Potato 2.3.0 introduces agentic annotation with 12 trace format converters, Solo Mode for human-LLM collaborative labeling, Best-Worst Scaling, SSO/OAuth, Parquet export, and 15 demo projects.

By Potato Team·

Potato 2.3: Agentic Annotation, Solo Mode, and the Future of Human Evaluation

We are excited to announce Potato 2.3.0, the largest release in Potato's history. This update introduces two major new systems -- agentic annotation and Solo Mode -- alongside Best-Worst Scaling, SSO/OAuth authentication, Parquet export, and 15 new demo projects.

The theme of this release is simple: the things we need to annotate have changed, and our tools need to keep up. Researchers are no longer just labeling text sentiment and named entities. They are evaluating multi-step AI agent traces, comparing LLM outputs at scale, and building datasets for increasingly complex tasks. Potato 2.3 is built for this new reality.


Agentic Annotation

The headline feature of Potato 2.3 is a complete system for evaluating AI agents through human annotation.

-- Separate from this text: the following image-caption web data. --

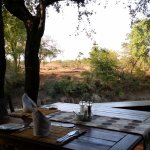 Deck dinning with view of waterhole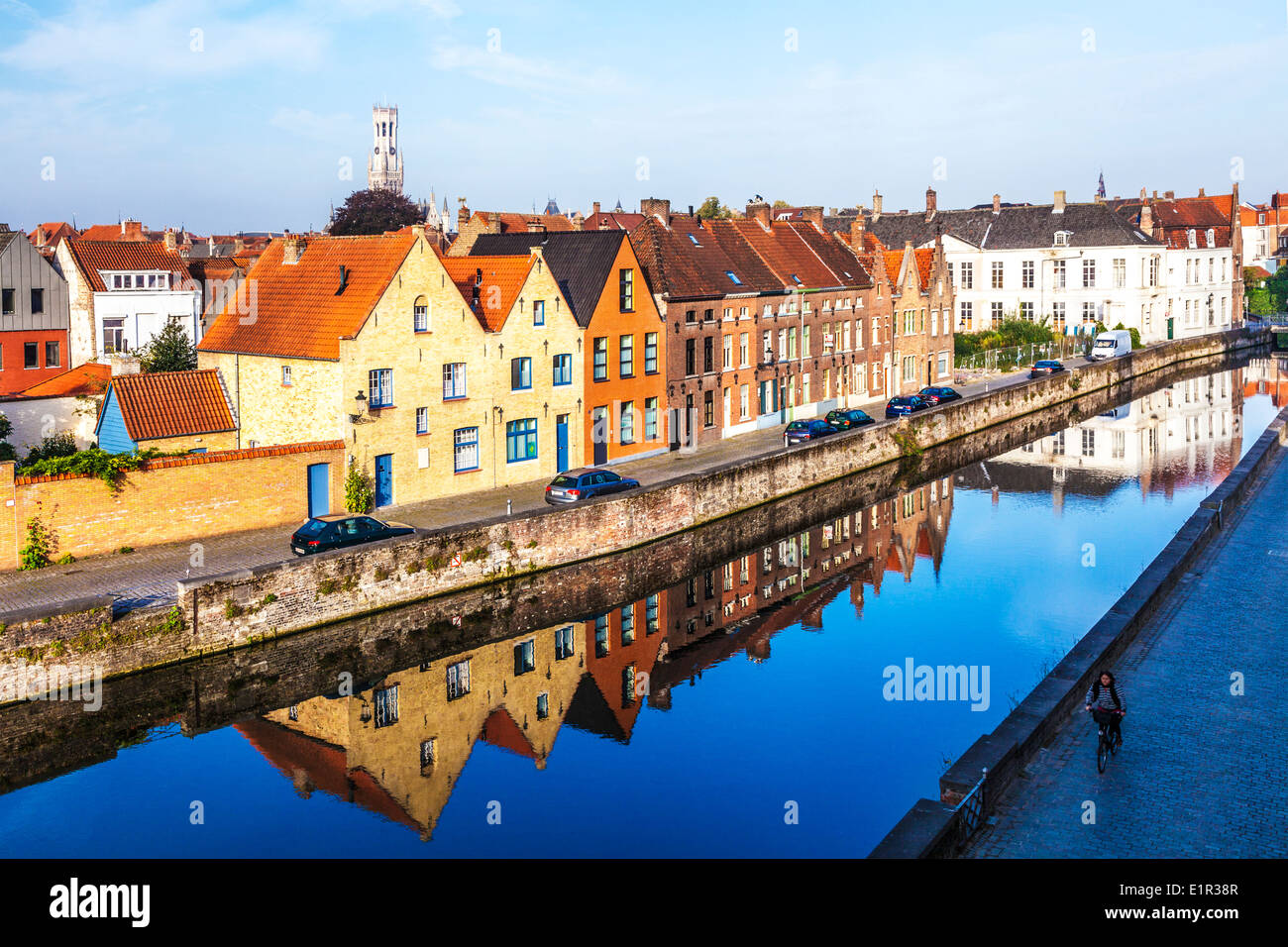 Medieval houses reflected in the canal along the Predikherenrei in Bruges, Belgium, with the Belfry tower in the distance. - Stock Image
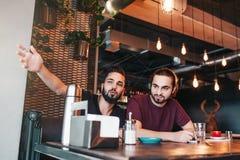 Groupe de jeunes hommes de métis parlant dans la barre de salon Amis multiraciaux ayant l'amusement en café Image libre de droits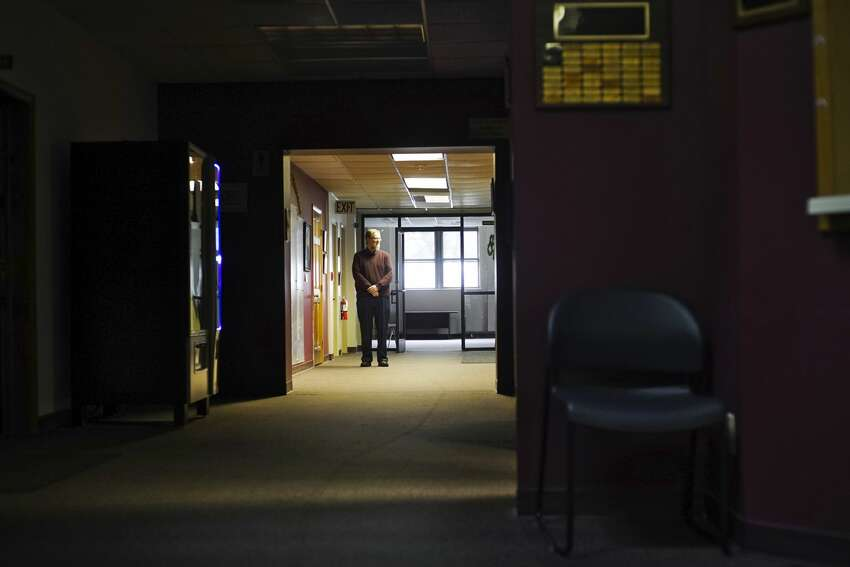 East Greenbush Supervisor Jack Conway stands in an empty part of town hall on Monday, March 23, 2020, in East Greenbush, N.Y. East Greenbush has closed it's parks and almost all town hall workers are working from home. (Paul Buckowski/Times Union)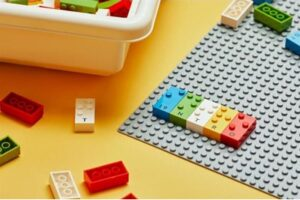 coloured lego bricks on a grey lego board. Each brick as braille dots on top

AI agents -- systems that take multi-step actions to accomplish tasks -- are proliferating rapidly. But evaluating them is hard. A single agent run might involve dozens of tool calls, reasoning steps, web page navigations, and intermediate outputs. Existing annotation tools show agents' outputs as flat text, losing the rich structure that evaluators need to see.

Potato's agentic annotation system solves this with three components.

12 Trace Format Converters

Agent traces come in different formats depending on the framework. Potato normalizes them all into a unified representation:

ConverterSource
openaiOpenAI Assistants API / function calling
anthropicAnthropic Claude tool_use / Messages API
swebenchSWE-bench task traces
opentelemetryOpenTelemetry span exports
mcpModel Context Protocol sessions
multi_agentCrewAI / AutoGen / LangGraph
langchainLangChain callback traces
langfuseLangFuse observation exports
reactReAct Thought/Action/Observation
webarenaWebArena / VisualWebArena
atifAgent Trace Interchange Format
raw_webRaw browser recordings (HAR + screenshots)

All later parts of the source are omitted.